TOKYO (AP) — Honda swung into the black in January-March, recording a 213 billion yen ($2 billion) profit despite the lingering impact of the pandemic.
The results, released Friday, marked a reversal from 29.5 billion yen in red ink Honda Motor Co. racked up in the same quarter last year. Quarterly sales rose nearly 5% to 3.6 trillion yen ($33 billion).
Tokyo-based Honda’s profit for the fiscal year that ended in March totaled 657.4 billion yen ($6 billion), up 44% from the previous fiscal year.
Annual sales slipped nearly 12% to 13.2 trillion yen ($121 billion), but cost cuts helped support its bottom line. The results were better than Honda's internal forecasts.

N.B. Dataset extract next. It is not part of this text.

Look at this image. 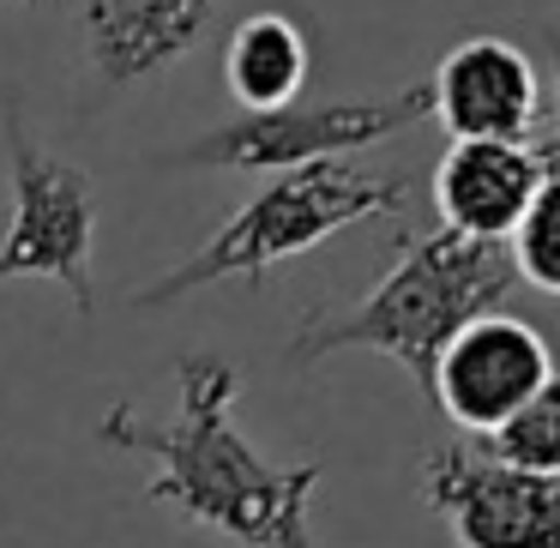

The company said its vehicle sales rose in Asia in the last quarter but fell in the U.S. and Europe. Motorcycle sales also recovered in Asia.
The maker of the CR-V sport utility vehicle, Gold Wing motorcycle and Asimo robot said it’s adjusting to the semiconductor shortage, which is hurting automakers around the world.
“There is still a lot of uncertainty ahead because of the COVID-19 surge,” Honda's chief operating officer, Seiji Kuraishi, told reporters.
He acknowledged some Honda production is being affected by the semiconductor shortage.
As vaccination efforts progress, global auto markets are expected to recover, Kuraishi said.
In Japan, the pandemic has affected workers’ commutes, and some dealers around the world had to shut down, shorten hours or reduce services for as pandemic precautions.
Honda forecast a profit of 590 billion yen ($5.4 billion) for the fiscal year through March 2022, a decline of 10% on-year.
Among Japanese automakers, Toyota Motor Corp. also reported a recovery in January-March, with its profit more than doubling to 777 billion yen ($7 billion).
Nissan Motor Co., whose brand has suffered over a scandal involving its former star executive Carlos Ghosn, is trimming its losses but expects to remain in the red for the fiscal year through March 2022.